WHAT YOU WILL DO ▸
**1)** In the forum thread on religion and evolution, change "newspaper" to "magazine" and write out the passage from "## Mr McC (May" up to and including "should end here.".
**2)** Take the forum thread on religion and evolution further from the point where it stops.

PASSAGE FOR REVIEW ▸
No religion is the most dramatized because its the most deviated cause. People expect politics to kill people. They don't expect followers of the good book. Whatever that good book is. The Bible, Koran, ect. to do so.

Kinda like when you hear a mom killing her own kids. Its more shocking then most murders.


----------



## digibucc (May 6, 2011)

TheMailMan78 said:


> No religion is the most dramatized because its the most deviated cause. People expect politics to kill people. They don't expect followers of the good book. Whatever that good book is. The Bible, Koran, ect. to do so.
> 
> Kinda like when you hear a mom killing her own kids. Its more shocking then most murders.



that is a really good point.


----------



## cheesy999 (May 6, 2011)

digibucc said:


> you aren't taught at birth to root for a specific team, or believe a specific
> theory. but many people are taught to believe in something they can never
> know for sure, with all their hearts, or they go to hell.



how many people vote for a certain political party cause they grew up doing it?

@lan derf  i Also think we should move the discussion to a new thread cause allthough its still vaguely on topic it seams to be a bit too far out for most peoples likeing - i see no problem with the actual argument though, theres no trolling or anything, just a philosophical discussion (although one that could do with its own thread)


----------



## Mr McC (May 6, 2011)

Pick up any major newspaper and read it from start to finish: therein lies the greatest challenge to any theory involving evolution.


----------



## digibucc (May 6, 2011)

agreed, it should end here.

bene had some good points, so i still have thinking to do


----------



## cheesy999 (May 6, 2011)

Mr McC said:


> Pick up any major newspaper and read it from start to finish: therein lies the greatest challenge to any theory involving evolution.



i heard reading the daily mail lowers your IQ (and i agree)

i wonder what the newspapers think about evolution? (can't be bothered to read one)


----------



## SaiZo (May 6, 2011)

I might be very wrong, but I heard somewhere that "evolution is not about life, its about death", i.e. when one race "dies out" to make way for the new one - almost like the race before homosapiens or something like that. Think it was on National Geographic.


----------



## digibucc (May 6, 2011)

SaiZo said:


> I might be very wrong, but I heard somewhere that "evolution is not about life, its about death", i.e. when one race "dies out" to make way for the new one - almost like the race before homosapiens or something like that. Think it was on National Geographic.

DATASET RECORDS ▸
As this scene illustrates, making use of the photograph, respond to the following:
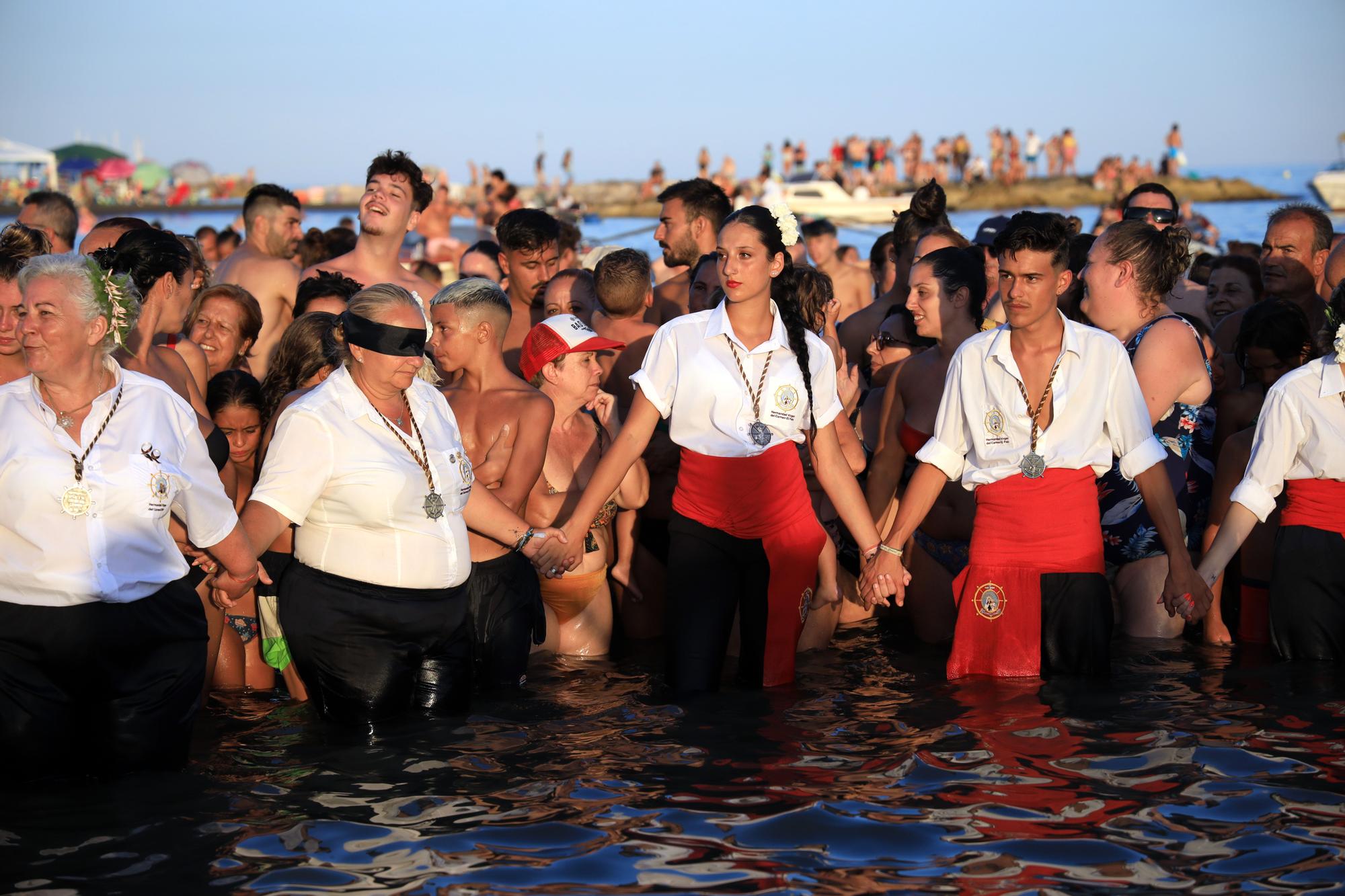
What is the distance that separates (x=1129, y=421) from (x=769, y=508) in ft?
5.10

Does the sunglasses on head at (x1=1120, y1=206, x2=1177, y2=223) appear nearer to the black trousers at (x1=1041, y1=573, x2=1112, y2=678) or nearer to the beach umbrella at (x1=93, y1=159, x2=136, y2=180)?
the black trousers at (x1=1041, y1=573, x2=1112, y2=678)

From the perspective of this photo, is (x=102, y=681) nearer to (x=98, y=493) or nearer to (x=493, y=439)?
(x=98, y=493)

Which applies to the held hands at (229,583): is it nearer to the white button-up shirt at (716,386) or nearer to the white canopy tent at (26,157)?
the white button-up shirt at (716,386)

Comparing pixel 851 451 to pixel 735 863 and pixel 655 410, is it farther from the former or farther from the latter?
pixel 735 863

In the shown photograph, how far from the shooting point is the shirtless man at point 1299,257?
24.6 feet

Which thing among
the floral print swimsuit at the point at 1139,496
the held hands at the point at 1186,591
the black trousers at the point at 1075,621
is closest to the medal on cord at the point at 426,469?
the black trousers at the point at 1075,621

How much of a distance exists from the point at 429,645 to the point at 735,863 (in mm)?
1596

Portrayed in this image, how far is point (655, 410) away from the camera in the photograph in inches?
219

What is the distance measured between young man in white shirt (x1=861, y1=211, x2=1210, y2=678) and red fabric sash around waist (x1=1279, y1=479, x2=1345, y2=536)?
0.64m

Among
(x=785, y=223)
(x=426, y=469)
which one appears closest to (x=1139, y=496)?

ANSWERS TO THE EXERCISES ▸
**1)**
## Mr McC (May 6, 2011)

Pick up any major magazine and read it from start to finish: therein lies the greatest challenge to any theory involving evolution.


----------



## digibucc (May 6, 2011)

agreed, it should end here.

**2)**
that goes to what bene was saying, where the real selection is weeding out the negative
mutations.

which makes a lot of sense.  i still kinda see benign as just slipping by - but every time
a negative mutation doesn't spread, it has been selected.  i like it


----------



## cheesy999 (May 6, 2011)

digibucc said:


> that goes to what bene was saying, where the real selection is weeding out the negative
> mutations.



agreed, you will still survive with a gene that lets you run 1mph faster, but you will die if a gene makes you lose your legs


----------



## digibucc (May 6, 2011)

cheesy999 said:


> agreed, you will still survive with a gene that lets you run 1mph faster, but you will die if a gene makes you lose your legs



sure - but evolution rarely makes you lose something that you have already evolved.

and the more i think, it seems both positive and negative are selected.

you can't ignore the fact that positive mutations can make it easier
to spread your DNA, therefore it was selected positively.


----------



## TheMailMan78 (May 6, 2011)

digibucc said:


> sure - but evolution rarely makes you lose something that you have already evolved.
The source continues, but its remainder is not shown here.